A PyTorch model designed to predict the risk of heart disease based on a combination of symptoms, lifestyle factors, and medical history from 70,000+ data samples.
The model achieves approximately 99.27% accuracy on test data.

[Download the model here](heart_disease_classifier_model.pth)

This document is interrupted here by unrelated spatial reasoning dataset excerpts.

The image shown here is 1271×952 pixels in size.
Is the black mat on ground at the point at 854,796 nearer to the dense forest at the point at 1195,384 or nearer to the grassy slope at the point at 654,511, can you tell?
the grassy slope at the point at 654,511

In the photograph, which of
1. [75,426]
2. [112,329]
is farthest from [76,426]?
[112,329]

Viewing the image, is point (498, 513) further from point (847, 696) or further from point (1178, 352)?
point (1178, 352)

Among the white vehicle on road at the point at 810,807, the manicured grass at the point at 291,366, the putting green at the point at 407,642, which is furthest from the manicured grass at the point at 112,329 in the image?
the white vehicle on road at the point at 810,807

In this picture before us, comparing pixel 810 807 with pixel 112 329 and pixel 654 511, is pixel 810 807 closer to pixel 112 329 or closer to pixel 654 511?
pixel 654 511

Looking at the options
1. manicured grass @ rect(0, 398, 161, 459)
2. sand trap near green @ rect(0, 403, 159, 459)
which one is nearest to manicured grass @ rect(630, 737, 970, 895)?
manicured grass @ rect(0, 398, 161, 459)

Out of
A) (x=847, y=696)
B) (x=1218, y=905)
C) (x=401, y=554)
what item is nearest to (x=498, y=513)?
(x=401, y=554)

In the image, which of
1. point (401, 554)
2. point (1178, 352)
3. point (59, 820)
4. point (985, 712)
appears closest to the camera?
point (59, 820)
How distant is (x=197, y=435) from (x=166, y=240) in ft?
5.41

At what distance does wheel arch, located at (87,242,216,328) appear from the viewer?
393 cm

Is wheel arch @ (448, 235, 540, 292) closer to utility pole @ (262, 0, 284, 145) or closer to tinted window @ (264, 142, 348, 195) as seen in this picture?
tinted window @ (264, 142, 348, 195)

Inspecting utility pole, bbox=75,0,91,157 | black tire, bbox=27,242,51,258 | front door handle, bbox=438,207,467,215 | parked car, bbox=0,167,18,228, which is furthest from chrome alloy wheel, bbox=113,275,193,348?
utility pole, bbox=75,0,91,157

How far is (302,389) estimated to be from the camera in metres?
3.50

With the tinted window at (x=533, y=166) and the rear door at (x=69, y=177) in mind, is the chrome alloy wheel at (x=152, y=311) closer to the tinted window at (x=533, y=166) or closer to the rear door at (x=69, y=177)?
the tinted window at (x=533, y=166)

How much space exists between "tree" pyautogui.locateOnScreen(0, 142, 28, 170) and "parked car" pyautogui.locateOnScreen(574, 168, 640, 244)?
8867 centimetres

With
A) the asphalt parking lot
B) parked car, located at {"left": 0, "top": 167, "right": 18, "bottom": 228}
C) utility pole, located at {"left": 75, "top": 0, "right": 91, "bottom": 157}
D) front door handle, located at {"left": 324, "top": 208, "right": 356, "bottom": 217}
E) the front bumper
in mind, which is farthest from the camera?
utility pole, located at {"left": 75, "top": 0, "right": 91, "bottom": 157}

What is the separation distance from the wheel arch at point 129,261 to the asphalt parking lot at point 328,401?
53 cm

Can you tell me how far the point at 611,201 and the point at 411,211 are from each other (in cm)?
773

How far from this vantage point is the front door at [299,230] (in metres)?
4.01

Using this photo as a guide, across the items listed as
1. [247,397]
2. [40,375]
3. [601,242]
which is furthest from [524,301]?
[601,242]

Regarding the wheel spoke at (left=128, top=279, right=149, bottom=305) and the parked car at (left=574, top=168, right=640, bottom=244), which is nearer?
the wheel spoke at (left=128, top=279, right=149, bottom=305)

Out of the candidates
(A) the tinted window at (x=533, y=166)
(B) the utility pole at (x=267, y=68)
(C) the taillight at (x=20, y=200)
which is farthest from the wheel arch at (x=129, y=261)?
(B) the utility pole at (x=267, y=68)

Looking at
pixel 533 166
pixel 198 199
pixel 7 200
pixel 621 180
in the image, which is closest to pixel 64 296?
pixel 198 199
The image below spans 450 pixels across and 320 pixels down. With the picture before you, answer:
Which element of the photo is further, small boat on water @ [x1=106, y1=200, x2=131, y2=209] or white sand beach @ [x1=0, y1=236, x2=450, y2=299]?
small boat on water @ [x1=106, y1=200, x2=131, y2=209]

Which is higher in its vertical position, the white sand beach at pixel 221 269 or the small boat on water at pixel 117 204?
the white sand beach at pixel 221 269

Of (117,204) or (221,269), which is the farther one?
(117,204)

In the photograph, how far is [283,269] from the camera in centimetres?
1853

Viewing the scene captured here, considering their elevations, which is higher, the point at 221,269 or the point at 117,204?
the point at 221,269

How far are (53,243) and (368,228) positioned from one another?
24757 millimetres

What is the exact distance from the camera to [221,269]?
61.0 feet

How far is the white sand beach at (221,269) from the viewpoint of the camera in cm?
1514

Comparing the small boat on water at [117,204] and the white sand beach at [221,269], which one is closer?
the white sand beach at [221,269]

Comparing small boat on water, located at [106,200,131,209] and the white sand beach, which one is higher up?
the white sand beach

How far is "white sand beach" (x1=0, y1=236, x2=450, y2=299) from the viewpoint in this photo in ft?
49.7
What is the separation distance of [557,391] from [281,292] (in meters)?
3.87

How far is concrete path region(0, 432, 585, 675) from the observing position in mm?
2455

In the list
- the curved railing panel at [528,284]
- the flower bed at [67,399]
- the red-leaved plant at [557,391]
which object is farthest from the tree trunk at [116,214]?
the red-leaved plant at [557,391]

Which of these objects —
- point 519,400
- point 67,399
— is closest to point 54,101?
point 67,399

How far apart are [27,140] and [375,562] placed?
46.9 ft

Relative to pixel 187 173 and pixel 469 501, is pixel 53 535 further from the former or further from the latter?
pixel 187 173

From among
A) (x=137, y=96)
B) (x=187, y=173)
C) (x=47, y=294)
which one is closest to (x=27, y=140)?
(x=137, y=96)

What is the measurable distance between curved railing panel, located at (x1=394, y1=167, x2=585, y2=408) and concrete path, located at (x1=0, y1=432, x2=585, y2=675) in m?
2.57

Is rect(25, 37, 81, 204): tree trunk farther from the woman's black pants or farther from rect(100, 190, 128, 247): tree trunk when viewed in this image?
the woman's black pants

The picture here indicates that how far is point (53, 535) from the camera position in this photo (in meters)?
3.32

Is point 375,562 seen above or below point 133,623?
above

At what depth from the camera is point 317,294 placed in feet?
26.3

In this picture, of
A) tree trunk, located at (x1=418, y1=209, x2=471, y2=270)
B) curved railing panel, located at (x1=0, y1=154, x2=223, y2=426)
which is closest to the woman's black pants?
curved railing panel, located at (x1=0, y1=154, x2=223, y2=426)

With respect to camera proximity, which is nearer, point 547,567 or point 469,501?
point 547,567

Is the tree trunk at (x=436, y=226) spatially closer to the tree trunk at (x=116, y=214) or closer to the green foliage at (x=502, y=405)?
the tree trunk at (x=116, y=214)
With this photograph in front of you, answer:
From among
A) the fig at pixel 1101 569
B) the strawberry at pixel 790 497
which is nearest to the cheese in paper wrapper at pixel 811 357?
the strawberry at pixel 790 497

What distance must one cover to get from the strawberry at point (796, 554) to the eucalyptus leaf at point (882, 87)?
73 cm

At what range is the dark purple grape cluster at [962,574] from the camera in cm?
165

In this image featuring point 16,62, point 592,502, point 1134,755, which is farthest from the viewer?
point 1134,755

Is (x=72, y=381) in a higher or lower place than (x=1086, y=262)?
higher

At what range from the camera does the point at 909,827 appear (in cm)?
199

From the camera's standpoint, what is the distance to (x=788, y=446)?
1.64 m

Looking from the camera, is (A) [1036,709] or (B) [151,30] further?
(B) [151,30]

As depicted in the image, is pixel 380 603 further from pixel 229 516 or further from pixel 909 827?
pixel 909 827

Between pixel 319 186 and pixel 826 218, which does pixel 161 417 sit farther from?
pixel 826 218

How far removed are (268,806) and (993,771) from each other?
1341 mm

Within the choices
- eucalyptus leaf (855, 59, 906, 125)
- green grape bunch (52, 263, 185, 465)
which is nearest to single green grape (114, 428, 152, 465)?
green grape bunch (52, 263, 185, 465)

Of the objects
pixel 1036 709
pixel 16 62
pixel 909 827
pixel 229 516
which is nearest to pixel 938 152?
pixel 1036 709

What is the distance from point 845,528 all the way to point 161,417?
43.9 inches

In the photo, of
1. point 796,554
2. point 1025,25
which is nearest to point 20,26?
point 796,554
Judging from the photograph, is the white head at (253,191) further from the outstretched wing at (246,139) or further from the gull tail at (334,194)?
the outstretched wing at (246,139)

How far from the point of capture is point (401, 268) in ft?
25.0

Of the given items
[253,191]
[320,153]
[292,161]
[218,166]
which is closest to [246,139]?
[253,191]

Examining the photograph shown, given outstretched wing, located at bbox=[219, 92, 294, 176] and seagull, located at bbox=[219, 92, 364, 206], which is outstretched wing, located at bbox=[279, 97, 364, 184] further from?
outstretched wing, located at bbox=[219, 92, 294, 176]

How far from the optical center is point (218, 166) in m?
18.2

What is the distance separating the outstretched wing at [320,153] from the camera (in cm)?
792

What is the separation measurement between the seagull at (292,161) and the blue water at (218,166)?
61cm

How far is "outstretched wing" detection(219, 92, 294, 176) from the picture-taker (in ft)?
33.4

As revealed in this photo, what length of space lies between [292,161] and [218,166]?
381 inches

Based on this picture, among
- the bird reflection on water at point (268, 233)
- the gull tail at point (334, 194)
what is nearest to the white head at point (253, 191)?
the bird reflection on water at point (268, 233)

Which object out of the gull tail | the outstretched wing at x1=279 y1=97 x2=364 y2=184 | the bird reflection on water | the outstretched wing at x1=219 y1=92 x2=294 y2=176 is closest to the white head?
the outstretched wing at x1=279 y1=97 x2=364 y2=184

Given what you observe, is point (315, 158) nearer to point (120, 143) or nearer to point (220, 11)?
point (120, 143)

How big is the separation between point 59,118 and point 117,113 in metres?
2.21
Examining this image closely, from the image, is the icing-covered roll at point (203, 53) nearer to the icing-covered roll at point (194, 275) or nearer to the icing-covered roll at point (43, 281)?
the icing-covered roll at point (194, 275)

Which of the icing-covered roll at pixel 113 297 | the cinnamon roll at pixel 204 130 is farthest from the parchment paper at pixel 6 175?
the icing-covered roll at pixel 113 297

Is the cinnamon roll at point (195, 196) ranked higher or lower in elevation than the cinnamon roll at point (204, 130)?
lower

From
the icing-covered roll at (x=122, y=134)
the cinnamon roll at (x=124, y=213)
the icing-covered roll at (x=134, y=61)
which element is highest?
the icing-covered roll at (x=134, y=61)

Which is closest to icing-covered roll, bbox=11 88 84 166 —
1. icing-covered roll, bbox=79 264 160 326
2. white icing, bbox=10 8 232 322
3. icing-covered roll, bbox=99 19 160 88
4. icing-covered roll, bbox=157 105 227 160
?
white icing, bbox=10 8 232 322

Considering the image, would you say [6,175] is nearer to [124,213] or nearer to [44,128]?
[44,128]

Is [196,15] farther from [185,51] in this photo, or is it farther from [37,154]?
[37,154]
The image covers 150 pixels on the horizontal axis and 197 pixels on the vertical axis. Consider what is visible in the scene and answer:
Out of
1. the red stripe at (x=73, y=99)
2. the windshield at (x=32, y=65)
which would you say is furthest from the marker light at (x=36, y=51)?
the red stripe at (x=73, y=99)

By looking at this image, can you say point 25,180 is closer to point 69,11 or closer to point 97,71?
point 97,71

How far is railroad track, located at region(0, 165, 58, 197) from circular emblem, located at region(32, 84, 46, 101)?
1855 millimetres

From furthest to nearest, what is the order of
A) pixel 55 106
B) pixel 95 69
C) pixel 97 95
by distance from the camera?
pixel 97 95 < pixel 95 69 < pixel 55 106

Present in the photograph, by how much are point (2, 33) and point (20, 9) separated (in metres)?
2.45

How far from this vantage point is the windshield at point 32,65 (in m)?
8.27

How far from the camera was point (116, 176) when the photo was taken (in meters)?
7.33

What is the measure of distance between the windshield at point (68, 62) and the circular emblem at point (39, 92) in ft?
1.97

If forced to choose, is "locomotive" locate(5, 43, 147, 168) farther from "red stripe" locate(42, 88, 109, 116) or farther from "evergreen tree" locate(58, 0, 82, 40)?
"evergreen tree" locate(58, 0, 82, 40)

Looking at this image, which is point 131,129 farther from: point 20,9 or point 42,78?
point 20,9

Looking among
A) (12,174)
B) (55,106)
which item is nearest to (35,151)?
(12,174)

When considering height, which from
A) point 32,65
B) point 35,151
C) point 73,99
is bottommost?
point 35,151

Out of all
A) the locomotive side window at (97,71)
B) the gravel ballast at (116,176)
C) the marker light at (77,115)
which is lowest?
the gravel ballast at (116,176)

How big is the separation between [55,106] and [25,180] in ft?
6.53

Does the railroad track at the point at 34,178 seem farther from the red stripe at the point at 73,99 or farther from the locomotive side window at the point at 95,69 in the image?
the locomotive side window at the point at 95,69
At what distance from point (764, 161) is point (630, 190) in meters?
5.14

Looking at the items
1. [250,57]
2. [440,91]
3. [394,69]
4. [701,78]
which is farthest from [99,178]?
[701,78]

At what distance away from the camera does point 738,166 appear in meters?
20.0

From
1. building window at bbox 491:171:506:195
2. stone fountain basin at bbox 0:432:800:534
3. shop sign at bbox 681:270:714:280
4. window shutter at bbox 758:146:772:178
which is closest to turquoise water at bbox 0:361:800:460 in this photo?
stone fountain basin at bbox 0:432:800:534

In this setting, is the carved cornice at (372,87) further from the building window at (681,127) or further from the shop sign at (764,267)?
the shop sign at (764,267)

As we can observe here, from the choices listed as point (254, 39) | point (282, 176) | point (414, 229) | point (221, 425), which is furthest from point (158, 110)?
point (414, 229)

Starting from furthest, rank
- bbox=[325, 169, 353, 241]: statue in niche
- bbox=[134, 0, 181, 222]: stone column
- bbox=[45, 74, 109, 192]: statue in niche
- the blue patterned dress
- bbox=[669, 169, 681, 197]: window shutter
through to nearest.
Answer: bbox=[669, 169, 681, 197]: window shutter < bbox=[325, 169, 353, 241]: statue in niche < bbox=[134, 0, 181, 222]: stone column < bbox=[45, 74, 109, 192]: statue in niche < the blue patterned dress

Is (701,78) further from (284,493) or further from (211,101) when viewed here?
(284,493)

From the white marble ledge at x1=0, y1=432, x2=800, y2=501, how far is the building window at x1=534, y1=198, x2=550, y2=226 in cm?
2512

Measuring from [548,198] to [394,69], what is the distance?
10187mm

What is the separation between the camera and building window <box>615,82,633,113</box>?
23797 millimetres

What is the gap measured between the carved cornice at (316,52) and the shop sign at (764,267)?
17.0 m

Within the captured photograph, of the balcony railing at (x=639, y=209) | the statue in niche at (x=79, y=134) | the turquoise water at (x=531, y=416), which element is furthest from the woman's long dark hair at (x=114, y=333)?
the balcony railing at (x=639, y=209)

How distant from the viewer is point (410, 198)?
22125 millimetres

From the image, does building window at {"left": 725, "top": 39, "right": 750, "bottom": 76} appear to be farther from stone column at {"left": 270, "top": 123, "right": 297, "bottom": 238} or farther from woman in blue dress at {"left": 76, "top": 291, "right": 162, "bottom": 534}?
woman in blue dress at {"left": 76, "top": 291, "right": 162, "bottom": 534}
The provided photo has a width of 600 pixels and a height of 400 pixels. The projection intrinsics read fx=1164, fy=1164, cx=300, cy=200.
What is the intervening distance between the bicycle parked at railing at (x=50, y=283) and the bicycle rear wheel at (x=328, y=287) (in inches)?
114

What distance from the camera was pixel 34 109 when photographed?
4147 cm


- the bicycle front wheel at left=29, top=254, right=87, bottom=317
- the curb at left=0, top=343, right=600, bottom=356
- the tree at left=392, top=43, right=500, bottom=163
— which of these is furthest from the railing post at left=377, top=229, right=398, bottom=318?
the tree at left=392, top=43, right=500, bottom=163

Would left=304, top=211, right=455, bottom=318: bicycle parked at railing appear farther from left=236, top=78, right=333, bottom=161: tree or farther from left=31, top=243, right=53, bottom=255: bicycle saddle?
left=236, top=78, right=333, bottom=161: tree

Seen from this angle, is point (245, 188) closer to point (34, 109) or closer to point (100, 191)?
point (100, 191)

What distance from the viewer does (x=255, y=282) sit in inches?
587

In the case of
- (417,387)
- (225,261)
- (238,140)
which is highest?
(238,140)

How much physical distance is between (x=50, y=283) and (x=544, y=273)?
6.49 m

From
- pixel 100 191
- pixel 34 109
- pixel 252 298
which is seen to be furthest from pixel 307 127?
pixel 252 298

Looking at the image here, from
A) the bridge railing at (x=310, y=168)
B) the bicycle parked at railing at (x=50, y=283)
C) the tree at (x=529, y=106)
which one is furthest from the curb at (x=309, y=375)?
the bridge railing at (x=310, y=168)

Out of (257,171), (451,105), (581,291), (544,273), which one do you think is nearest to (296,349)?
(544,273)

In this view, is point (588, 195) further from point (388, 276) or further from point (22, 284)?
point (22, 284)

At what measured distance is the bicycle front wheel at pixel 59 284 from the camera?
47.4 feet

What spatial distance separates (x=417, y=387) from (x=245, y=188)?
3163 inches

[Kaggle Dataset link](https://www.kaggle.com/datasets/mahatiratusher/heart-disease-risk-prediction-dataset)

## Overview

This project uses PyTorch to build a neural network classifier for heart disease risk prediction. The model analyzes several medical predictor variables to determine if a patient is at risk of heart disease.

## Dataset

The dataset contains medical predictor variables from the heart_disease_risk_dataset_earlymed.csv file.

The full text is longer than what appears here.